Sebuah dusun yang tak terlalu jauh dari Ibu Kota Kabupaten Gunungkidul. Jarak
tempuh dari pusat kota menuju pesantren ini kurang lebih 2 km atau menghabiskan
waktu sekitar 5 menit jika mengendarai sepeda motor dengan kecepatan sedang.
Sejarah berdirinya Pesantren
Sejarah berdiri pesantren ini bermula dari seorang warga
Ledoksari, Pak Slamet, pemilik sebuah agen koran di Wonosari. Ia bermaksud menyerahkan kos
kosan sejumlah 13 kamar untuk dibuat pesantren dan diserahkan kepada Haji Mustaid. Haji Mustaid sendiri adalah pengasuh dan
sesepuh Jamaah
Pengajian Al Irsyad yang ada di Dusun
Ledoksari. Ternyata yang
menjadi keinginan Pak Slamet itu tepat dengan apa yang dibutuhkan oleh Jamaah
Pengajian Al Irsyad yaitu ingin meningkatkan jamaah pengajian menjadi sebuah pondok
pesantren.
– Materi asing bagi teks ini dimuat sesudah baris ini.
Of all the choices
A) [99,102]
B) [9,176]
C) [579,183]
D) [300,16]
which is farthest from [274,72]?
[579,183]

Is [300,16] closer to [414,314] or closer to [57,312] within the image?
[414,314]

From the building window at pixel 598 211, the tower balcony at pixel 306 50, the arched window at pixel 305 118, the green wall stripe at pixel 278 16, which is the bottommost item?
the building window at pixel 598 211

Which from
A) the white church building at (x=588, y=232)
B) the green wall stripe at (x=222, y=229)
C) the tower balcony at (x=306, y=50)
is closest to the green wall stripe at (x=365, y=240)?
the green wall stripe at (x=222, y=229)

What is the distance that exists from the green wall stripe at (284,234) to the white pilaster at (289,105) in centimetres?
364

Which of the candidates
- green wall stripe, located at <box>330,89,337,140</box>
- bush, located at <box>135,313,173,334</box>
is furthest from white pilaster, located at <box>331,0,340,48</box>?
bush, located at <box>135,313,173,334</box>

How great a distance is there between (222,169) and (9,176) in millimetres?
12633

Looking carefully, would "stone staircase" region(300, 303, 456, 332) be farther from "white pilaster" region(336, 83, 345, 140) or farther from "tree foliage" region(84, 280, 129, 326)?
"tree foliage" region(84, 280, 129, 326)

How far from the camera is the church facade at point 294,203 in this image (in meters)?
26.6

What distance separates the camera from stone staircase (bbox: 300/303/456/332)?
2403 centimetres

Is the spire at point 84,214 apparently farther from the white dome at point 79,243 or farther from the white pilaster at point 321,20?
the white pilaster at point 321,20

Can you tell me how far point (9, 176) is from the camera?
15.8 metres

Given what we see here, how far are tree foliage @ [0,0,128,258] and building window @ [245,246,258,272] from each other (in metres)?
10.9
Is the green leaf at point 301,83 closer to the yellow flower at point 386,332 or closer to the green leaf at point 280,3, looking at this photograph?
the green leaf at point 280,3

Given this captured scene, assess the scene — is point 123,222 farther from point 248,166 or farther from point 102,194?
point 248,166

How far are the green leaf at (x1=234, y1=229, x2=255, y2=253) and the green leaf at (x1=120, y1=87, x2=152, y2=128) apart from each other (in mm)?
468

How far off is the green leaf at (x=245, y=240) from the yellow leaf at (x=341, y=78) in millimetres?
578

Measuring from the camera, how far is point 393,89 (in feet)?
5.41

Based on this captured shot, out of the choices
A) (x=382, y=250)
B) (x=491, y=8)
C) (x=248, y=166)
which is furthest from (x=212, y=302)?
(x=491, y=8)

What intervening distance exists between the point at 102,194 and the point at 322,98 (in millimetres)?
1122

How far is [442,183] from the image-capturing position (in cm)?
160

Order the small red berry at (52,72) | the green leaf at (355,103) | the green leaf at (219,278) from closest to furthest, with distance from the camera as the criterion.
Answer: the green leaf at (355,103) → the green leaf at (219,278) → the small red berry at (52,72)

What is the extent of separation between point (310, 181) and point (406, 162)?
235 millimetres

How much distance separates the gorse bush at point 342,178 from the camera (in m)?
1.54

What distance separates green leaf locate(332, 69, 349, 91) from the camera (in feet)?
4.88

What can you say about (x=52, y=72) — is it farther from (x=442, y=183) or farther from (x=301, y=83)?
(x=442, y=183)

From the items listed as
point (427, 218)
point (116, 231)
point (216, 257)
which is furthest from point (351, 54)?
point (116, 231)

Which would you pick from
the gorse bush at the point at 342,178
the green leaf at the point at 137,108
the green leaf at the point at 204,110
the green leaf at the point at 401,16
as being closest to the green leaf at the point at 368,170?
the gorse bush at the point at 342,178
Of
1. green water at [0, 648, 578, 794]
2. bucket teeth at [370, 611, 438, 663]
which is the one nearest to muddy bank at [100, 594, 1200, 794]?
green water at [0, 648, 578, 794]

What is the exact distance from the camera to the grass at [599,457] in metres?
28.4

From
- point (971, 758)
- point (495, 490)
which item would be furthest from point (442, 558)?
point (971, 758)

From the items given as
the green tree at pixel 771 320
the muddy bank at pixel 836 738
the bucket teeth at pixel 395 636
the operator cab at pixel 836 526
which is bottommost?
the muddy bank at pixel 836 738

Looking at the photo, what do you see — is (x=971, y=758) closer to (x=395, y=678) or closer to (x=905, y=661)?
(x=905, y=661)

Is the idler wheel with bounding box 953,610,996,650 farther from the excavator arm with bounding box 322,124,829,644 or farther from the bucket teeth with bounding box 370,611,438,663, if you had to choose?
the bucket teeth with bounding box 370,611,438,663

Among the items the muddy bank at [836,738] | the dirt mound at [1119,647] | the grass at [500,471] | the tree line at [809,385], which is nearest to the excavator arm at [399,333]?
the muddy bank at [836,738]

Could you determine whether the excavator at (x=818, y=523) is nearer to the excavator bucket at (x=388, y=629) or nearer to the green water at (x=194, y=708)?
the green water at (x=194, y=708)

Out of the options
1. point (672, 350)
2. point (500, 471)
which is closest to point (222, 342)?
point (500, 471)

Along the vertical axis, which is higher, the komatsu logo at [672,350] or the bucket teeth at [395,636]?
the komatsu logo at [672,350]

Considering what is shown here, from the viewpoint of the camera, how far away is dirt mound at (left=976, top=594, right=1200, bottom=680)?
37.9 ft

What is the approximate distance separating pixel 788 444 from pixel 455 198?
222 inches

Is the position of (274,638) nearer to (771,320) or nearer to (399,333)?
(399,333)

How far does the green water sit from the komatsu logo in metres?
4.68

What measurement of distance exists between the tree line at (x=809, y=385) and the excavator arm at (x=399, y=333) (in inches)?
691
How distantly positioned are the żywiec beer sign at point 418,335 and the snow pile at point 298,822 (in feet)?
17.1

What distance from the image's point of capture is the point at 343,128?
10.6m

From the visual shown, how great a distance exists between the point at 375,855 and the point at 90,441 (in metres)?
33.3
Kemudian Haji Mustaid meminta seorang putra daerah asli Gunungkidul
untuk mengelola kos-kosan yang akan dijadikan pesantren tersebut. Beliau adalah
K.H Ahmad Kharis Masduki, yang merupakan lulusan dari Pondok Pesantren An Nur
Ngrukem Bantul dan juga alumni Pondok Pesantren Daruttauhid asuhan Abuya Sayyid
Muhammad Alawi Almaliki, Mekkah Al Mukarromah. Beliau pernah mendapatkan
prestasi juara IV pada lomba Musabaqoh Tafsir Al Qur’an Internasional di Mekkah
pada tahun 1992.
Setelah sowan dan mendapat do’a restu dari beberapa tokoh dan kyai,
diantaranya K.H Nawawi Abdul Aziz (pengasuh Pondok Pesantren An Nur Ngrukem
Bantul), K.H Azhari Marzuki (Pengasuh Pondok Pesantren Nurul Ummah Kotagede),
K.H Habib Wardani (tokoh agama di kabupaten Gunungkidul), K.H Mustaid (seorang
muballigh dan juga pernah menjabat sebagai Kepala Sekolah SMKN 2 Wonosari) maka
resmilah Ma’had Darul Qur’an Wal Irsyad ini berdiri. Tepatnya pada tanggal 27
Agustus 1999 atau bertepatan dengan tanggal 15 Jumadil Awwal 1420 hijriah.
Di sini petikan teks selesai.